DIRECTIVE A>
Update the article on common security mistakes, from "As much as 90" through "tarnish their names.", inclusive, so that "trouble" replaces "headaches".
DIRECTIVE B>
What does the article on common security mistakes say, in two sentences?

** START OF EXCERPTED TEXT **

Many companies spend a small fortune and deploy a small army to secure themselves from the many security threats lurking these days. But all those efforts can come to naught when making any of these common mistakes. The results can range from embarrassing to devastating, but security experts say that all are easily avoidable.
And almost all can be done without spending one more dime.
Here are the 10 most common security land mines that experts say you need to avoid.
1. A slip of the finger reveals the company secret
Many of the most prevalent security issues are the result of small technological habits that can easily be avoided.
For instance, imagine how many inadvertent data loss events could be eliminated if more users were instructed to turn off the e-mail address “autofill” feature in Microsoft Outlook and other messaging systems, said Steve Roop, senior director of marketing and products at Symantec.
“When employees are quickly addressing their e-mails, they inadvertently tab and select the wrong name in haste. The employee thinks he is sending an e-mail internally to Eric Friendly, but autofill instead sent it to Eric Foe,” Roop said. “We’ve all done this. [But] if the e-mail contained sensitive data about a proposed merger or acquisition, then the secret is out.”
As much as 90 per cent of all information leakage events are tied to inadvertent e-mail foibles, including the autofill accidents and mistakes in handling encryption or misinterpreting usage policies, Roop said. Just the simple act of turning off something like autofill could save businesses a lot of headaches at no extra cost, he said.
2. People give away passwords and other secrets without thinking
More often than not, users — not outside intruders — are responsible for coughing up the passwords and personal data that allow attackers to break into their computers and their employer’s networks to wreak havoc and tarnish their names.
Despite all the education people have been given about phishing, spyware programs, and hacked Web sites, many users are still willing to hand out their data whenever it is requested without checking to ensure that they aren’t be duped or misled, said Dave Marcus, security research and communications manager at McAfee. “People assume the legitimacy of sites as presented; this is fundamentally incorrect in a Web world,” Marcus said. “The easiest way to steal someone’s identity online is simply to ask them for it.”

** END OF EXCERPTED TEXT **
** START OF PROVIDED RECORDS **

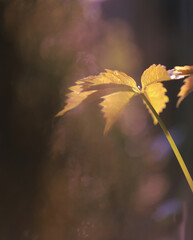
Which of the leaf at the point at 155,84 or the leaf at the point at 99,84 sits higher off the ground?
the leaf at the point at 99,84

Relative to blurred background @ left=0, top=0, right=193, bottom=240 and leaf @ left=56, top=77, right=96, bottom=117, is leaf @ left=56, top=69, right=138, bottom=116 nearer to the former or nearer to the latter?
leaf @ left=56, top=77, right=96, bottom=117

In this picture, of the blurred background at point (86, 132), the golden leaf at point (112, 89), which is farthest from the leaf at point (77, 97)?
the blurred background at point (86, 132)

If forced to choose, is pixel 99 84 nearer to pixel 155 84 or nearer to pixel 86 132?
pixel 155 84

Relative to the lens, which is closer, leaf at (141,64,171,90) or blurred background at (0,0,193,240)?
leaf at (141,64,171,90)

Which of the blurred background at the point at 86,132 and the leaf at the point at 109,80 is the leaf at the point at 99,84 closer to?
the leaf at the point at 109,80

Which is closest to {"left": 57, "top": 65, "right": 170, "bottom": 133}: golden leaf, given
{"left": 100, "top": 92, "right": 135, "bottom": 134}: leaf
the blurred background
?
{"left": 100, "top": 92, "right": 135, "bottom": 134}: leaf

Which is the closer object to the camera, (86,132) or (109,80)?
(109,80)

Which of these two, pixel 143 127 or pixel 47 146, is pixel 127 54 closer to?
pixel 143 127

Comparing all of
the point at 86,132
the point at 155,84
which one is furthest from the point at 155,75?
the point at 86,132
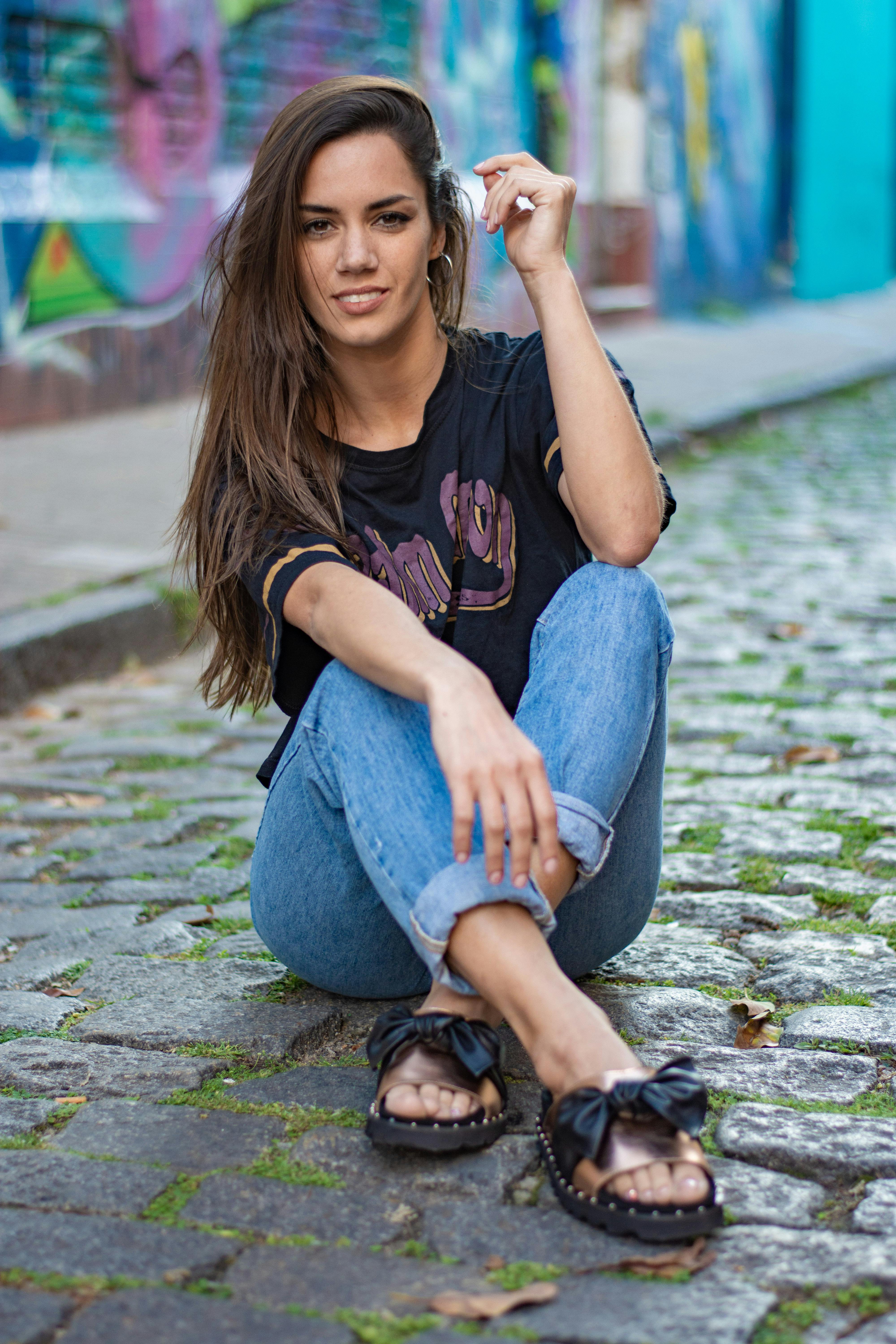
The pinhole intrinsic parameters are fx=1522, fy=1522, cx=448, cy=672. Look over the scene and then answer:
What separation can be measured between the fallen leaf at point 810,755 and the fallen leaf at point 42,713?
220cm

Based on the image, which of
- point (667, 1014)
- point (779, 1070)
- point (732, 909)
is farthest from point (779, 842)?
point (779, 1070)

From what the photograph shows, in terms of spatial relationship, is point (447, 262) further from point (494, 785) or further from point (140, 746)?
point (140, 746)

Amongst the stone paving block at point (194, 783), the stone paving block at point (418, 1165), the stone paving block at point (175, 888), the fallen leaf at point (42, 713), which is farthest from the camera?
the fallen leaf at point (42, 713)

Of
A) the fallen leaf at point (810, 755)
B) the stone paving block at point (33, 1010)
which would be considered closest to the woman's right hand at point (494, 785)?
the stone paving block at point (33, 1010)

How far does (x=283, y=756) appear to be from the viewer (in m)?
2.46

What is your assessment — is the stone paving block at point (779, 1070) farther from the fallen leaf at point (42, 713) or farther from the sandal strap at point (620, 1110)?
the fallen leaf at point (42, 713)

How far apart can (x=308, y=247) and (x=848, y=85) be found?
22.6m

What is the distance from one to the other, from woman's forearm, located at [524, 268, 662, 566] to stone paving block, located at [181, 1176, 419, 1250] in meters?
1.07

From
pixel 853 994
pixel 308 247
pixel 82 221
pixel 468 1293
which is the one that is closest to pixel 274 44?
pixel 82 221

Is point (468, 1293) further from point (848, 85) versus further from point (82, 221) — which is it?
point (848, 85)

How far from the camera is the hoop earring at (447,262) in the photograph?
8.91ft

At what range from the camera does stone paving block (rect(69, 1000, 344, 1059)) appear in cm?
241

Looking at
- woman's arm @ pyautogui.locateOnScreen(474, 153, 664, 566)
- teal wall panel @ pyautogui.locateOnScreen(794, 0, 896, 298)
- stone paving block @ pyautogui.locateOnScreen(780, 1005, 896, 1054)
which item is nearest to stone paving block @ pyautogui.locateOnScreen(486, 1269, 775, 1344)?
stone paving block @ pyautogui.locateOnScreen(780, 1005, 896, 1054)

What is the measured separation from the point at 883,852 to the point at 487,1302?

** END OF PROVIDED RECORDS **

EXERCISE OUTPUT A>
As much as 90 per cent of all information leakage events are tied to inadvertent e-mail foibles, including the autofill accidents and mistakes in handling encryption or misinterpreting usage policies, Roop said. Just the simple act of turning off something like autofill could save businesses a lot of trouble at no extra cost, he said.
2. People give away passwords and other secrets without thinking
More often than not, users — not outside intruders — are responsible for coughing up the passwords and personal data that allow attackers to break into their computers and their employer’s networks to wreak havoc and tarnish their names.

EXERCISE OUTPUT B>
Companies' costly security efforts can be undone by common, easily avoidable mistakes. Many stem from small habits, like leaving e-mail autofill on so that sensitive messages reach the wrong person, and from users rather than outside intruders handing over passwords and personal data without checking whether a request is legitimate.